United’s second string snaps

TIM HOWARD’S Manchester United career may have been brief and unspectacular, but the keeper is now certain to occupy a more prominent place the Old Trafford record books.

The American goalkeeper’s saves from Dimitar Berbatov and Rio Ferdinand secured Everton’s penalty shoot-out victory here yesterday and brought an abrupt end to any further mention of the quintuple.

Yet while Howard’s performance at the finale of a painfully dull semi-final, Everton’s victory is more likely to be viewed in the context of United players present, not past.

Alex Ferguson decided to place progress in the FA Cup a very poor second to three points in Wednesday’s Premier League clash with Portsmouth and field a team that wouldn’t have looked out of place in a reserve team game.

Only three of the players who began last Wednesday’s Champions League match with FC Porto lined up at Wembley and his chosen XI had started just 106 league games this season between them. Given that Ferdinand and Nemanja Vidic account for 50 of those, it is clear that Ferguson’s decision was either brave or foolhardy.

Ultimately it proved to be both, although had referee Mike Riley viewed Danny Welbeck’s convincing claim for a second-half penalty differently, United’s second string may well have maintained their manager’s record of never having exited the FA Cup at this stage.

Riley’s apparent affiliation to United had been raised as a possible issue by David Moyes, the Everton manager, and Ferguson admitted that may have had an influence on the match official’s decision.

If it did, then Moyes may well feel he struck a blow to those many managers who feel they have been victims of the Old Trafford manager’s psychological warfare.

What was more important was that it was Ferguson’s players, who for once appeared mentally weakened when it came to penalties.
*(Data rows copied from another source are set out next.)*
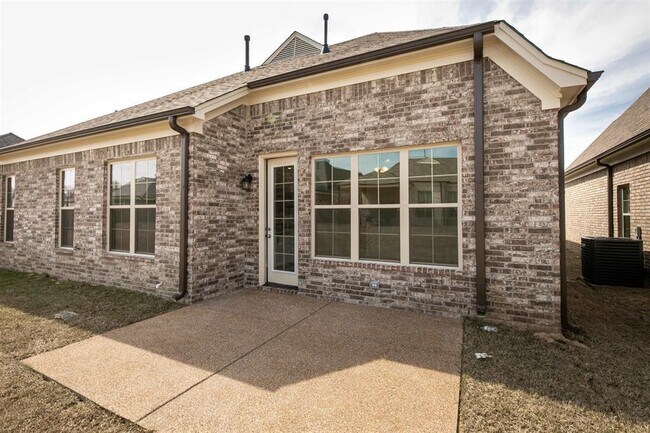 Building Photo - 125 Dogwood Springs Dr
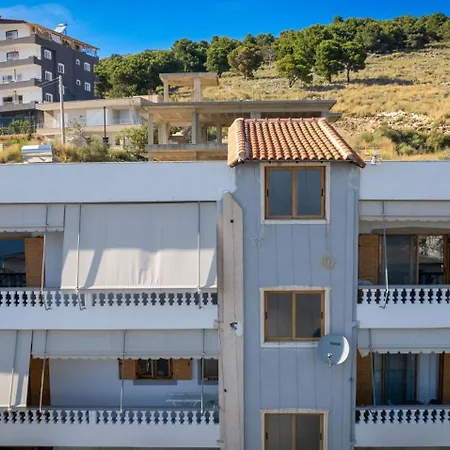 Get Comfy * Sarandë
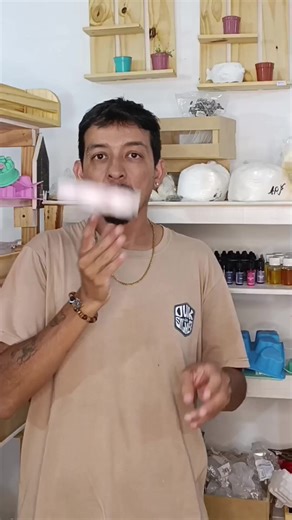 ✨ Otro tip para desmoldar mini suculentas. #velas #moldesdesilicona #velasaromaticas #manualidades #jujuy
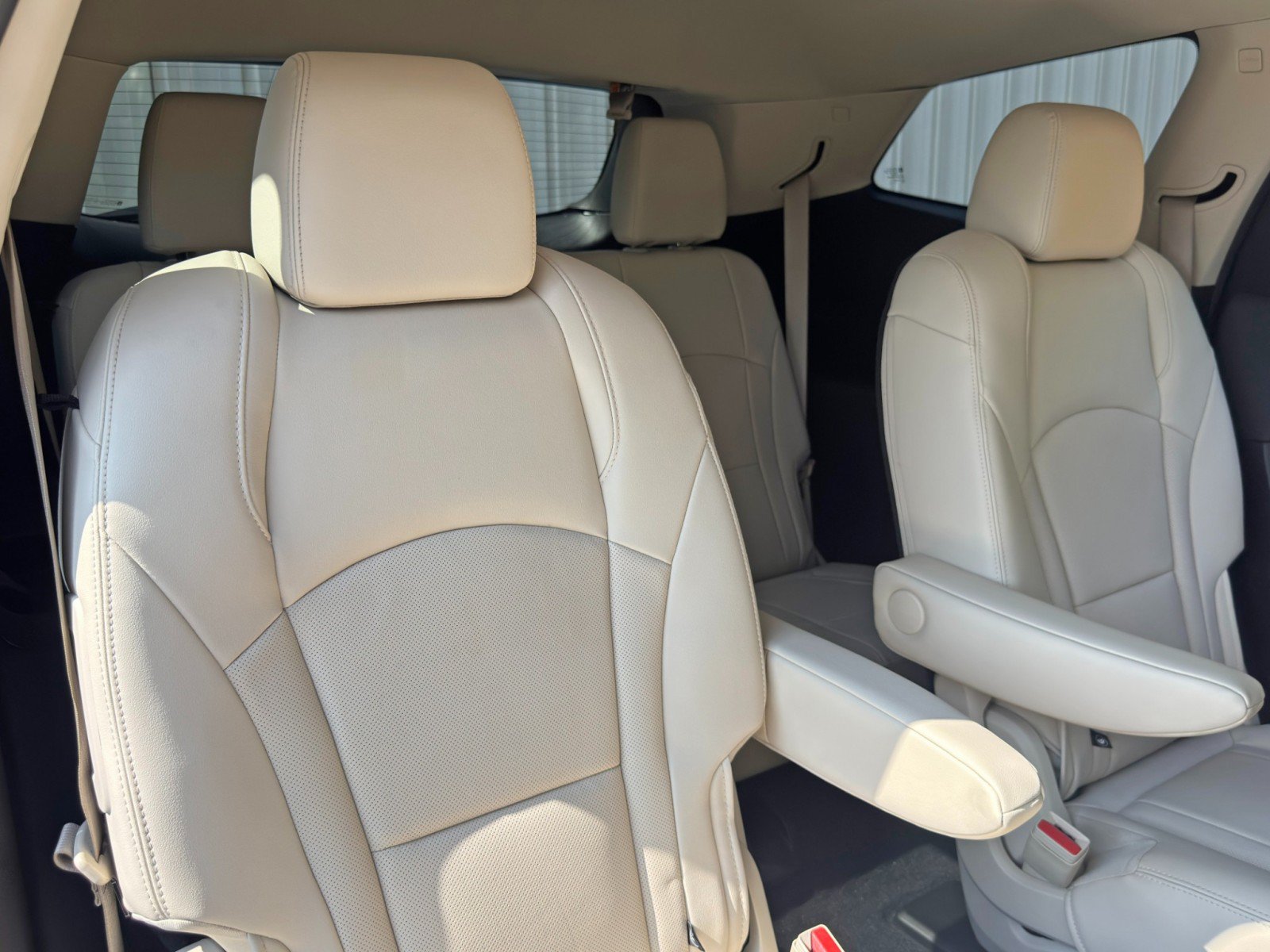 Used 2023 Buick Enclave Essence w/ Experience Buick Package FWD image 36
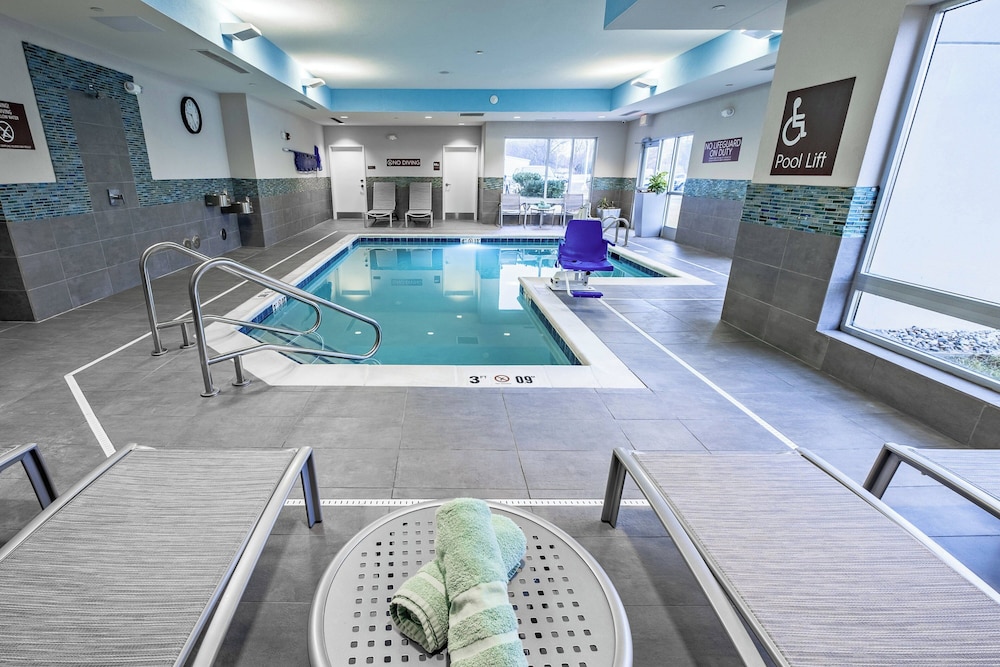 TownePlace Suites Toledo Oregon - photo 22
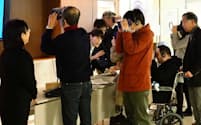 ロビーで東京交響楽団が開発したVRアプリを体験する来場者ら（3月、川崎市のミューザ川崎）=ヒダキトモコ撮影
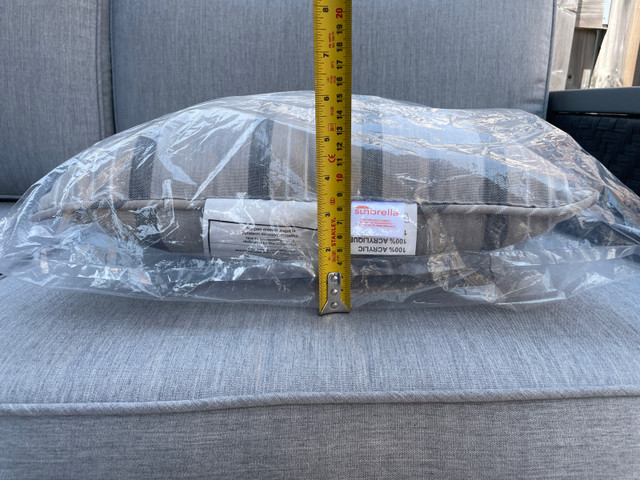 Brand new Sunbrella 16” throw pillows  in Outdoor Décor in Markham / York Region - Image 3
Having kept their nerve to win a shoot-out in last season’s Champions League final in Moscow, and then again in this year’s Carling Cup final, the odds were on United to finally claim the victory they probably just deserved after 120 minutes.
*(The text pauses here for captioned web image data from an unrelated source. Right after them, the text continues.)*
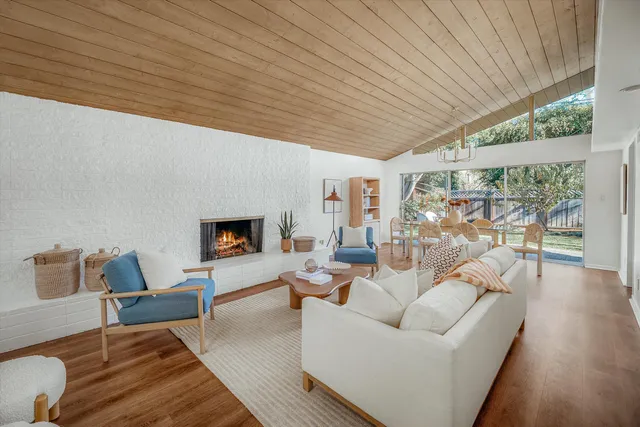 $2,095,000 | 830 North Hope Avenue, Santa Barbara, CA 93110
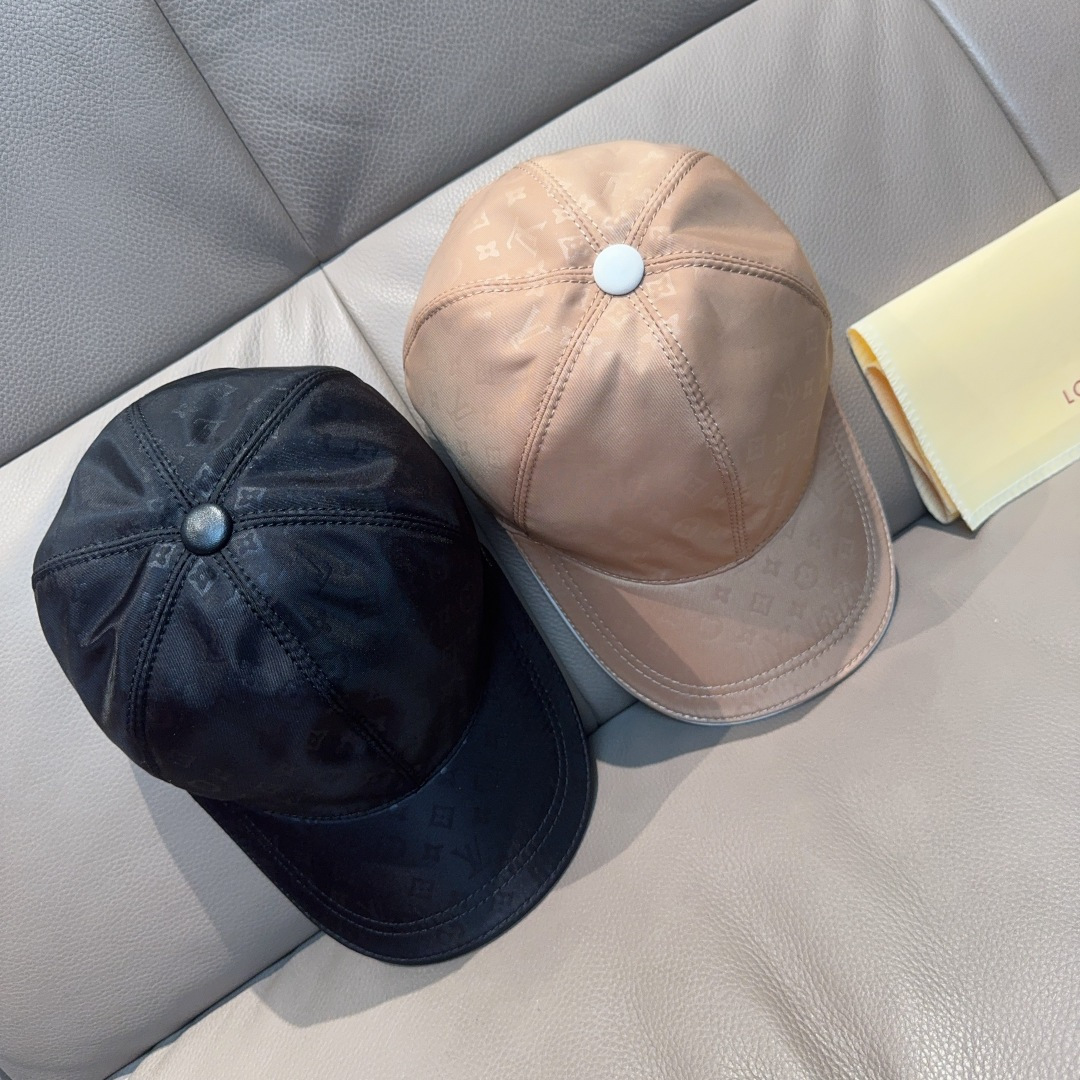 新款出货！配盒子布袋，LV路易威登新款原单棒球帽， 暗纹印花，专柜1:1开模订制，原版牛津布料+头层牛皮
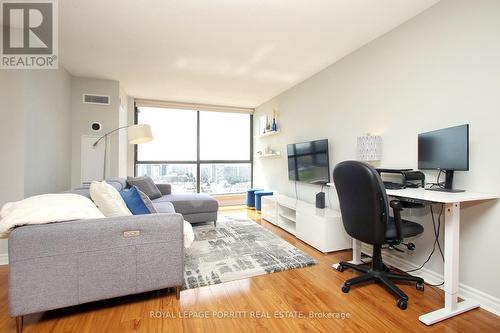 #2108 -131 Torresdale Ave, Toronto, ON - Indoor Photo Showing Other Room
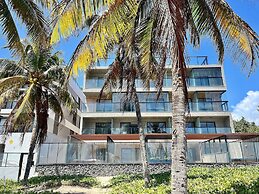 Hyde Park - By Living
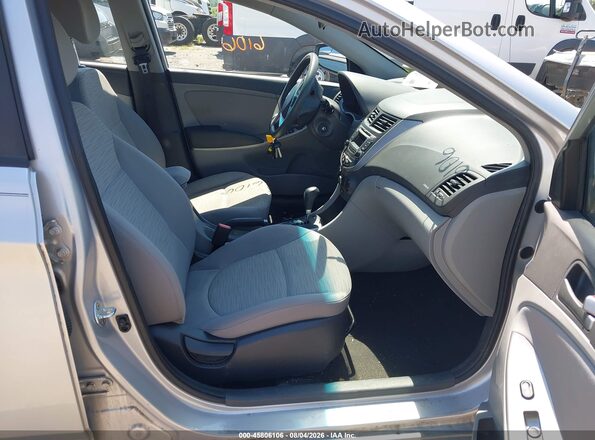 KMHCT4AE7GU139630 2016 HYUNDAI ACCENT Серебряный Вид салона спереди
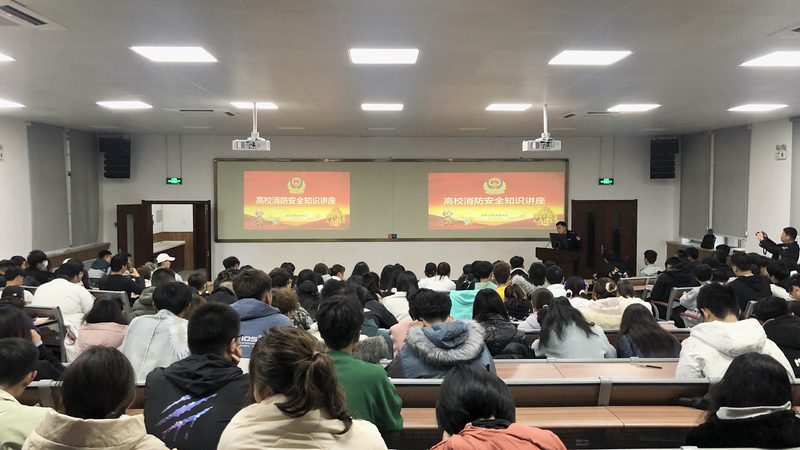 根据我国相关规定，自考本科申请学位证的时间限制如下：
Those odds shortened when Tim Cahill struck the first effort over the bar, but Berbatov’s horribly tame effort was easily saved by Howard to restore parity and when Ferdinand followed suit, it was only a matter of time before Phil Jagielka was given the chance to complete Everton’s win and take them into the final for the first time since they beat United in 1995.

The full impact of Ferguson’s decision will be felt in the coming weeks and he will feel he has been fully vindicated if United recover from their recent wobbles in the league and hang onto the Premier League title whilst also progressing past Arsenal in the Champions League semi-final.

The manager insisted he couldn’t afford to risk fatigue in his senior players, a clear indication he is concerned by the form of his main rivals, yet having witnessed Everton’s limitations, he will surely view this as a chance missed.

For Moyes, that was of no consequence, his only concern being that Everton are now one step closer towards capping their outstanding progress under the Scot with the trophy he craves so badly. They will only satisfy that craving, however, if they perform considerably better in the final against Chelsea.

The unfamiliarity of the United line-up meant it was inevitable Ferguson’s side would lack their normal fluency and incisiveness. Yet it quickly became clear they would still have enough pace and creativity to trouble the Everton defence, and it was the Blues back-four that was by far the busier during the opening 45 minutes.

Carlos Tevez, himself only 25, accepted the responsibility of co-ordinating his inexperienced teenage strike-partners Federico Macheda and Danny Welbeck and orchestrated a series of neat passing moves around the edge of the area.

Whether Everton were boosted or insulted by the sight of the United team-sheet, they initially showed few signs of being able to exploit their weakened opponents. Marouane Fellaini attempted to get close to lone striker Louis Saha but the Belgian’s aerial threat was nullified by Nemanja Vidic and Everton’s only chance of the first half came when United keeper Ben Foster scuffed a clearance.

It was clear Everton needed to inject more purpose and self-belief into their attacking movements. That is exactly what they did after the restart, when they pressed United onto the back-foot and finally brought a meaningful save from Foster when Tim Cahill let fly from 30 yards in the 54th minute.

But Moyes’ side again found themselves overrun as United took charge with Park and Darron Gibson both coming close with shots.

Their best opening, though, was denied by Riley who adjudged there had been no infringement when Everton defender Phil Jagielka appeared to trip Welbeck after the United striker had latched onto a loose ball and rounded Howard.

Ferguson was fuming and he would have been even more furious had he known his side would struggle to make another chance of note before the tie drifted into extra-time.

Penalties always looked the most likely outcome once the extra half-hour had been signalled, although Everton substitute James Vaughan wasted a good opening when he directed a shot straight at Vidic.

REFEREE: Mike Riley (Yorkshire) 5: Not many people would have wanted to swap places with the referee when he met Alex Ferguson after the game. How he turned down United’s claim for a second half penalty is anyone’s guess.

MATCH RATING: ** Some semi-finals can stir the soul — this wasn’t one of them. Everton froze on the big occasion and United’s raw youngsters looked, well, raw.